Exercise aim:
What is needed is an exact repeat of the lines from the one holding "this 600×400 image." through the final line of the data, with no pictures.

The data:
####
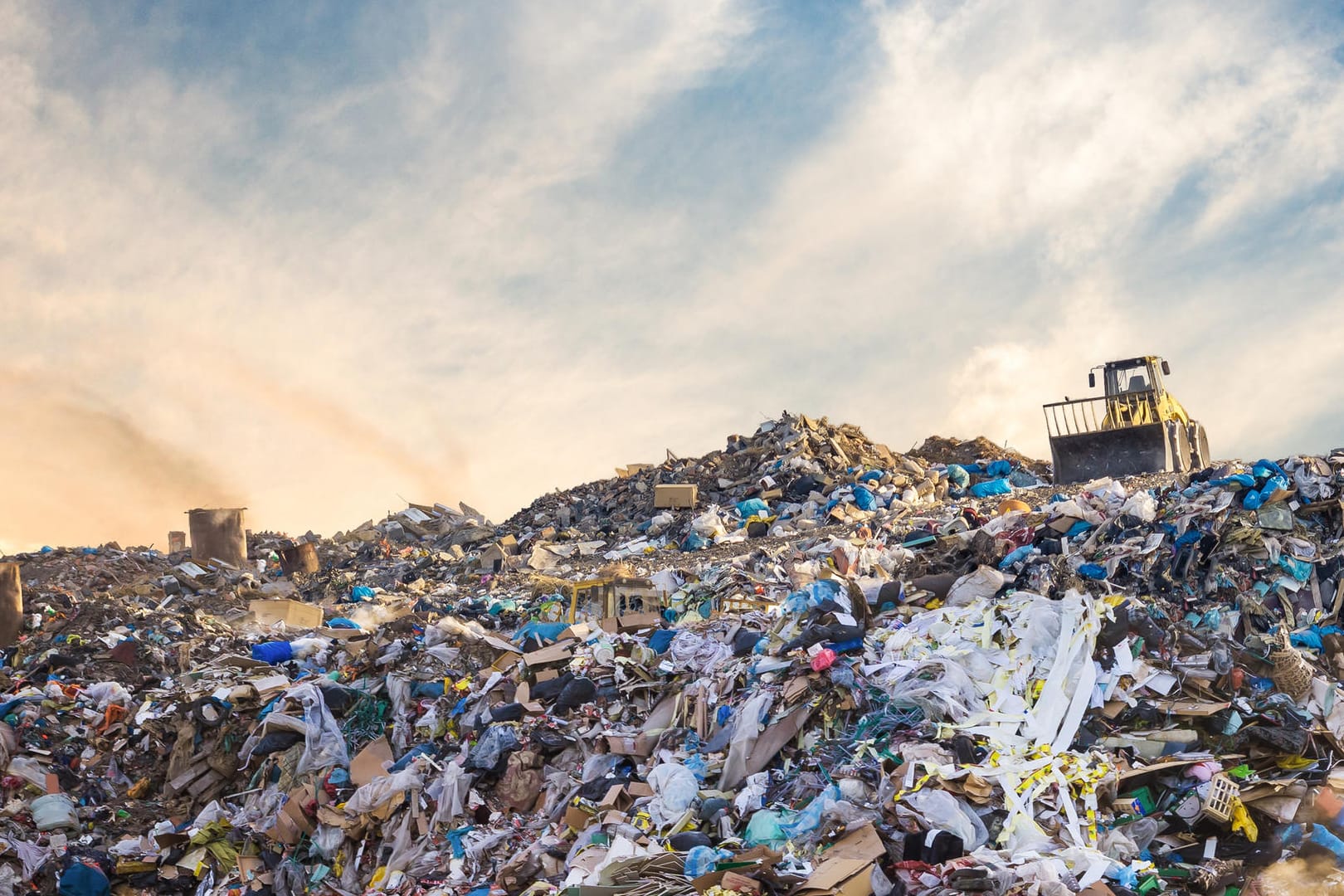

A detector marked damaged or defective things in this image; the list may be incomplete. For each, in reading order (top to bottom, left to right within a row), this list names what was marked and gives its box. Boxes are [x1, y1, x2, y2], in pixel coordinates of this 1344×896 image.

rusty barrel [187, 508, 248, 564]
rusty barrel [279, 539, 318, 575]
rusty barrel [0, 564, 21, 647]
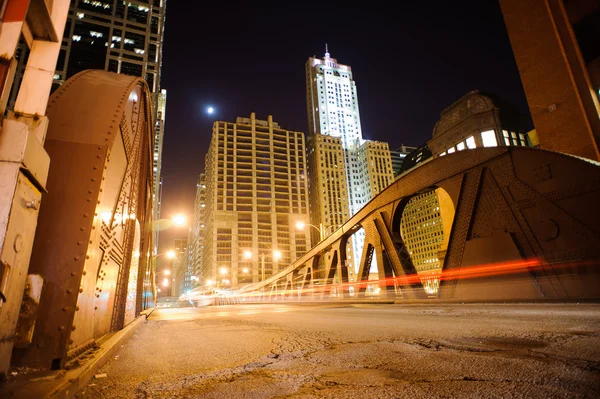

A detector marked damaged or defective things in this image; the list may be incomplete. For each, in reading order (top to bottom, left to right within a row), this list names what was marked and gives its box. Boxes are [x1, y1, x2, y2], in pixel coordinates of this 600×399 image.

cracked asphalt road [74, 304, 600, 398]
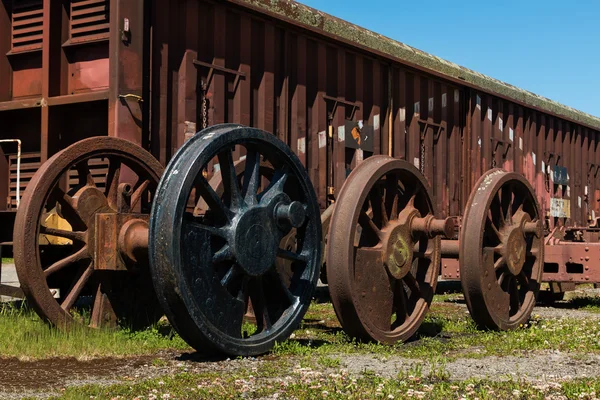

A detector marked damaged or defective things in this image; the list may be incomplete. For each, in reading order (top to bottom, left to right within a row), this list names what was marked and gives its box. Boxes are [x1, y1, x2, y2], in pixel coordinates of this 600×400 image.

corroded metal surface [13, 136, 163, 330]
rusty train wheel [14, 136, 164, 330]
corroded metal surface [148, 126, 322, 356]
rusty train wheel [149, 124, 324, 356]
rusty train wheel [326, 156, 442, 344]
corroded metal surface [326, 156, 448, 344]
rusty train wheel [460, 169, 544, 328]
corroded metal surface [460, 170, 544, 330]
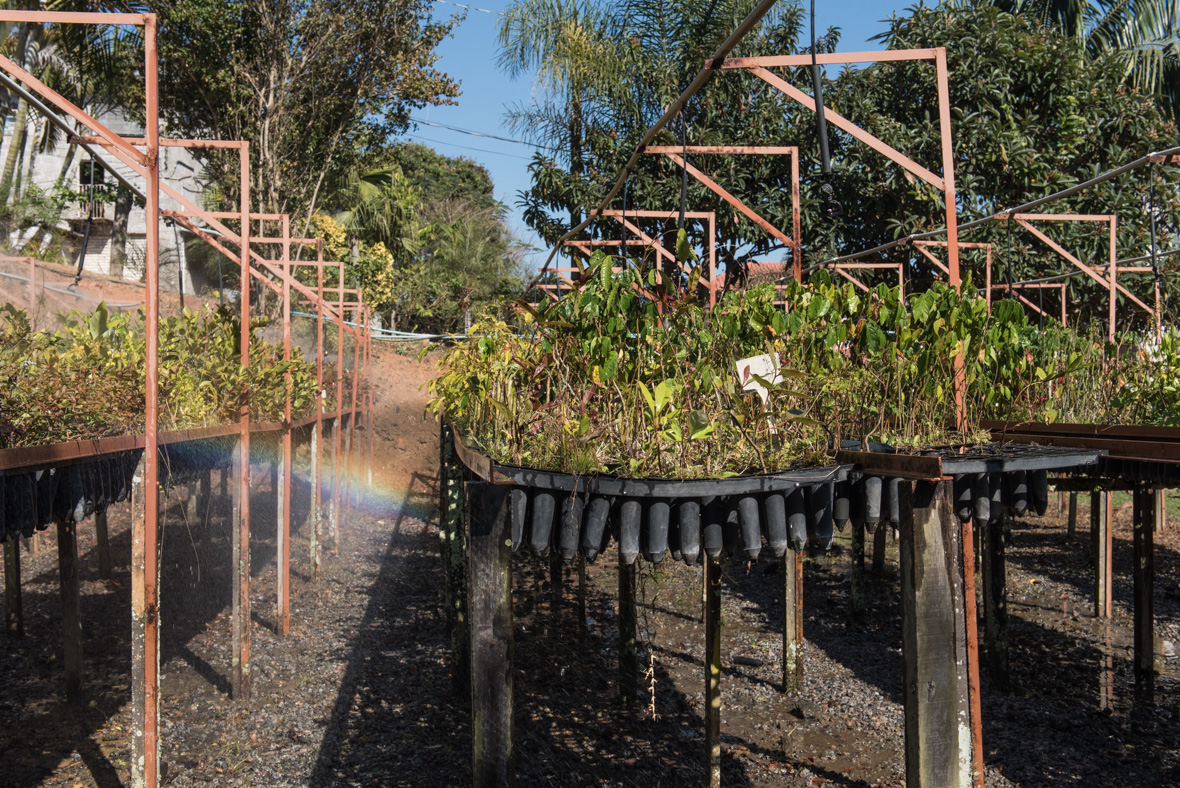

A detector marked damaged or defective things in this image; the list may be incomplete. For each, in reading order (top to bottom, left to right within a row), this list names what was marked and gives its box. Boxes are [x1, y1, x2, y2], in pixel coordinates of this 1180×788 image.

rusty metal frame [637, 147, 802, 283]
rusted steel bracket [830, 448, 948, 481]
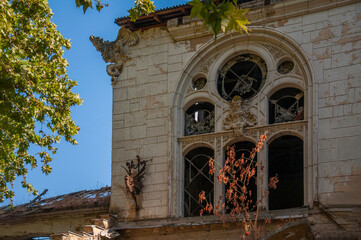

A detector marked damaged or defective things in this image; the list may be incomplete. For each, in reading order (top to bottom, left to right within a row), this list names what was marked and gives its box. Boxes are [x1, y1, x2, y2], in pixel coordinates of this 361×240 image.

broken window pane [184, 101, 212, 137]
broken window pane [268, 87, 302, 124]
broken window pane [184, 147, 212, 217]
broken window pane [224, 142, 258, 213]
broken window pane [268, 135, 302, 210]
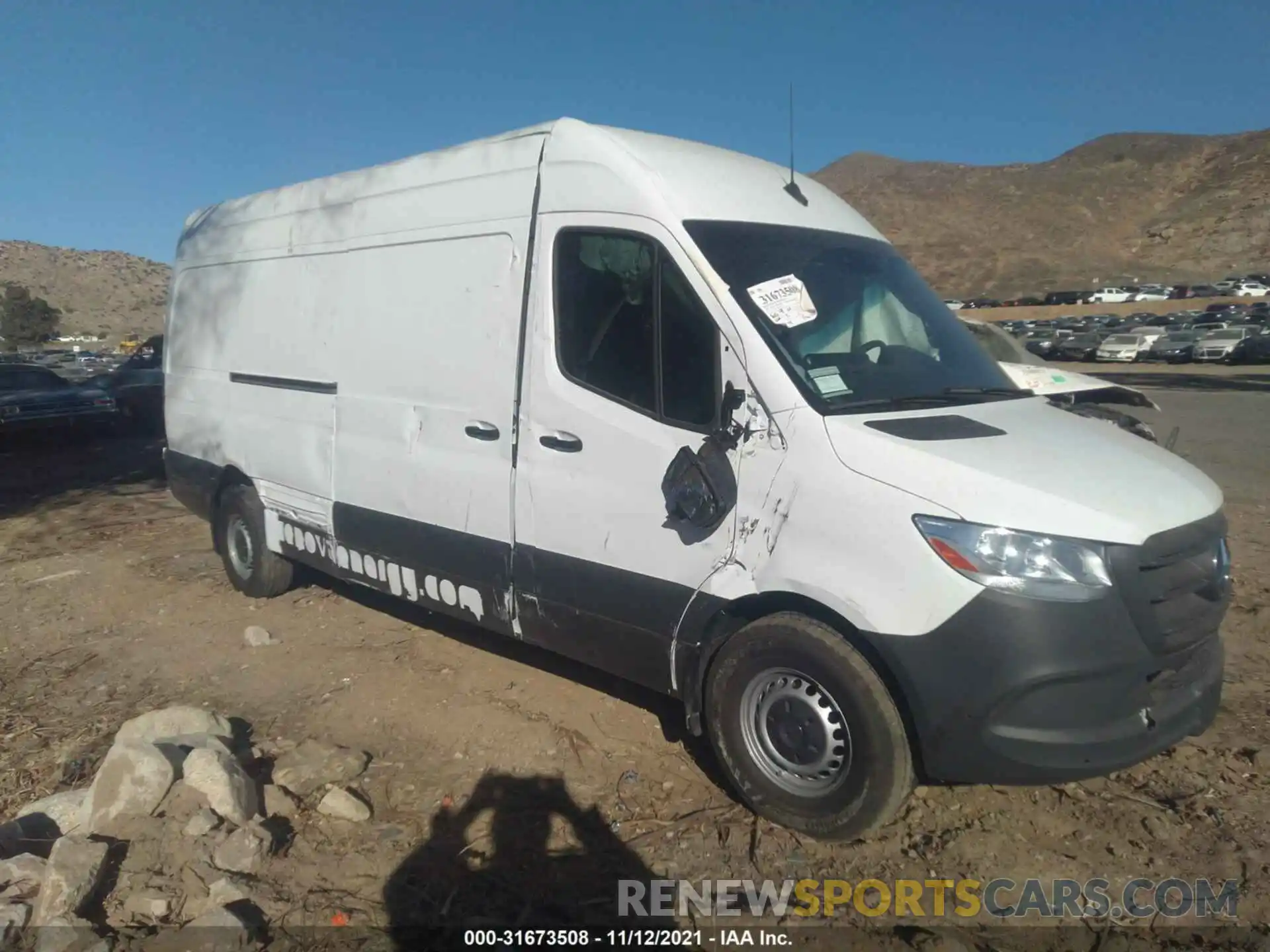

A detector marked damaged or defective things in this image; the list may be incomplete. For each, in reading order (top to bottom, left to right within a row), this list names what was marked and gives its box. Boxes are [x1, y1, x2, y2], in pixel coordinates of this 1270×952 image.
####
Task output:
A detector marked damaged or defective things in this image; the list may be incomplete. For each, in reading order (top to bottom, left to right within a row), this list names what was marked and gives its box. Boxes are [x1, y1, x2, y2], in pixel coordinates of this 600×400 image.

corroded metal surface [13, 136, 163, 330]
rusty train wheel [14, 136, 164, 330]
corroded metal surface [148, 126, 322, 356]
rusty train wheel [149, 124, 324, 356]
rusty train wheel [326, 156, 442, 344]
corroded metal surface [326, 156, 448, 344]
rusty train wheel [460, 169, 544, 328]
corroded metal surface [460, 170, 544, 330]

A detector marked damaged or defective things in this image; the list may be incomplete. For each, in reading order (top to bottom, left to right within a row), this list names what was marked and gives its box. Boxes are [x1, y1, x2, y2], in pixel coordinates of this 1180×788 image.

rusty metal frame [637, 147, 802, 283]
rusted steel bracket [830, 448, 948, 481]

A detector marked damaged or defective things in this image; the list may be incomplete. For each, in reading order (top to bottom, left to right within a row), this list names what was marked and gives its box. Boxes are [x1, y1, x2, y2], in pixel coordinates of this 361×240 image.

broken window pane [184, 101, 212, 137]
broken window pane [268, 87, 302, 124]
broken window pane [184, 147, 212, 217]
broken window pane [224, 142, 258, 213]
broken window pane [268, 135, 302, 210]

A detector marked damaged or defective things in this image; the list may be incomplete. For each, in reading order (top to bottom, left to right within a row), this list names what was marked and gives its box. Boxes are [x1, y1, x2, y2], in pixel coordinates of this 1270×952 image.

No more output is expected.